Mutations in the gene have been linked to Isolated Hyperchlorhidrosis, a condition characterized by excessive sweat chloride levels, hyponatremic dehydration, hyperkalemia and a failure to thrive. A recent study has further suggested that along with the sweat glands, CA XII may also play a role in the function of the pulmonary airways.
The CA12 gene is located on the long arm of chromosome 15. It spans a length of 60.7 kb of DNA and its coding sequence is spread across 11 exons. It encodes a 39.4 kDa protein product consisting of 354 amino acids. An additional isoform of the CA12 protein, consisting of 343 amino acids, is encoded by an alternatively spliced transcript variant. The gene is found to be overexpressed in the colon, kidney, prostate, intestine and activated lymphocytes. The p.Glu143Lys substitution in the CA12 gene has been identified in several Bedouin families affected by Hyperchlorhidrosis.

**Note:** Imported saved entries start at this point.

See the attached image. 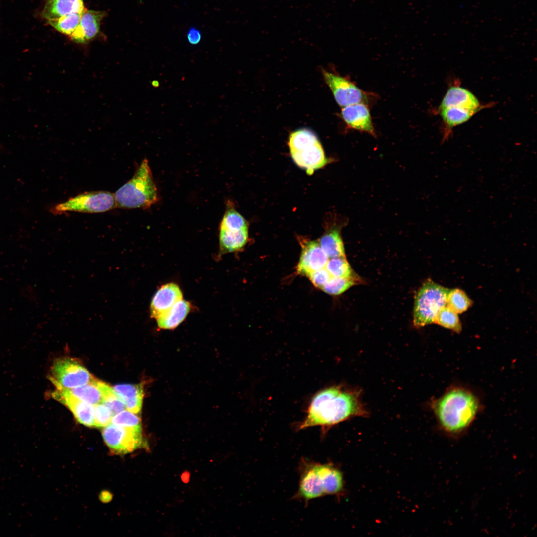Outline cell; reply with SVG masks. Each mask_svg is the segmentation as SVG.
Returning <instances> with one entry per match:
<instances>
[{
  "instance_id": "1",
  "label": "cell",
  "mask_w": 537,
  "mask_h": 537,
  "mask_svg": "<svg viewBox=\"0 0 537 537\" xmlns=\"http://www.w3.org/2000/svg\"><path fill=\"white\" fill-rule=\"evenodd\" d=\"M358 391L332 386L317 392L312 398L305 419L298 430L320 426L326 432L331 426L354 416H365Z\"/></svg>"
},
{
  "instance_id": "2",
  "label": "cell",
  "mask_w": 537,
  "mask_h": 537,
  "mask_svg": "<svg viewBox=\"0 0 537 537\" xmlns=\"http://www.w3.org/2000/svg\"><path fill=\"white\" fill-rule=\"evenodd\" d=\"M431 408L442 430L457 437L466 431L482 410L479 395L461 385L449 386L439 398L433 399Z\"/></svg>"
},
{
  "instance_id": "3",
  "label": "cell",
  "mask_w": 537,
  "mask_h": 537,
  "mask_svg": "<svg viewBox=\"0 0 537 537\" xmlns=\"http://www.w3.org/2000/svg\"><path fill=\"white\" fill-rule=\"evenodd\" d=\"M116 207L147 209L158 200V190L147 159L142 160L132 178L115 193Z\"/></svg>"
},
{
  "instance_id": "4",
  "label": "cell",
  "mask_w": 537,
  "mask_h": 537,
  "mask_svg": "<svg viewBox=\"0 0 537 537\" xmlns=\"http://www.w3.org/2000/svg\"><path fill=\"white\" fill-rule=\"evenodd\" d=\"M291 156L308 175L325 166L330 162L316 135L311 130L300 129L290 135L288 141Z\"/></svg>"
},
{
  "instance_id": "5",
  "label": "cell",
  "mask_w": 537,
  "mask_h": 537,
  "mask_svg": "<svg viewBox=\"0 0 537 537\" xmlns=\"http://www.w3.org/2000/svg\"><path fill=\"white\" fill-rule=\"evenodd\" d=\"M449 290L429 279L422 284L415 296L414 326L419 328L434 323L439 311L447 305Z\"/></svg>"
},
{
  "instance_id": "6",
  "label": "cell",
  "mask_w": 537,
  "mask_h": 537,
  "mask_svg": "<svg viewBox=\"0 0 537 537\" xmlns=\"http://www.w3.org/2000/svg\"><path fill=\"white\" fill-rule=\"evenodd\" d=\"M116 207L114 194L104 191L86 192L59 203L51 210L54 214L66 212L88 213L104 212Z\"/></svg>"
},
{
  "instance_id": "7",
  "label": "cell",
  "mask_w": 537,
  "mask_h": 537,
  "mask_svg": "<svg viewBox=\"0 0 537 537\" xmlns=\"http://www.w3.org/2000/svg\"><path fill=\"white\" fill-rule=\"evenodd\" d=\"M300 479L294 497L308 502L326 495L322 464L302 458L299 464Z\"/></svg>"
},
{
  "instance_id": "8",
  "label": "cell",
  "mask_w": 537,
  "mask_h": 537,
  "mask_svg": "<svg viewBox=\"0 0 537 537\" xmlns=\"http://www.w3.org/2000/svg\"><path fill=\"white\" fill-rule=\"evenodd\" d=\"M49 376L52 383L71 389L90 383L95 378L76 359L64 357L56 359Z\"/></svg>"
},
{
  "instance_id": "9",
  "label": "cell",
  "mask_w": 537,
  "mask_h": 537,
  "mask_svg": "<svg viewBox=\"0 0 537 537\" xmlns=\"http://www.w3.org/2000/svg\"><path fill=\"white\" fill-rule=\"evenodd\" d=\"M324 79L331 90L337 104L341 107L362 103L367 104L372 95L365 92L350 80L323 70Z\"/></svg>"
},
{
  "instance_id": "10",
  "label": "cell",
  "mask_w": 537,
  "mask_h": 537,
  "mask_svg": "<svg viewBox=\"0 0 537 537\" xmlns=\"http://www.w3.org/2000/svg\"><path fill=\"white\" fill-rule=\"evenodd\" d=\"M102 436L110 448L119 454L133 451L142 442L141 427H126L110 423L104 427Z\"/></svg>"
},
{
  "instance_id": "11",
  "label": "cell",
  "mask_w": 537,
  "mask_h": 537,
  "mask_svg": "<svg viewBox=\"0 0 537 537\" xmlns=\"http://www.w3.org/2000/svg\"><path fill=\"white\" fill-rule=\"evenodd\" d=\"M52 383L55 389L51 393V397L67 406L79 423L95 427L94 405L78 399L59 384Z\"/></svg>"
},
{
  "instance_id": "12",
  "label": "cell",
  "mask_w": 537,
  "mask_h": 537,
  "mask_svg": "<svg viewBox=\"0 0 537 537\" xmlns=\"http://www.w3.org/2000/svg\"><path fill=\"white\" fill-rule=\"evenodd\" d=\"M301 252L296 267L298 274L307 276L310 273L323 268L329 258L320 247L318 240L299 239Z\"/></svg>"
},
{
  "instance_id": "13",
  "label": "cell",
  "mask_w": 537,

Lee et al. (2016) described a consanguineous Omani family with two children affected by elevated sweat chloride, infantile FTT, recurrent hyponatremia and bilateral hyperkeratosis of the heels. Genetic analysis identified a novel homozygous c.363C>A mutation in exon 4 of the CA12 gene of both patients. It segregated in an autosomal recessive pattern in the family and was predicted to result in a p.His121Gln substitution. Studies of the mutation along with a previously reported p.Glu143Lys variant found that while they did not affect CA12 protein localization, they resulted in a near complete loss of enzyme activity at physiologic concentrations of extracellular chloride. CA12 deleterious variants were also identified in a 25-year-old Caucasian female with elevated sweat chloride and pulmonary airway disease. Hence, while spirometry and chest X-rays of the Omani proband were normal, it was suggested that bronchiectasis might be present but was undetected due to lack of CT-scan analysis. This study highlighted the importance of screening for CA12 mutations in individuals that have CF-like features in the sweat gland and lung but no CFTR mutations.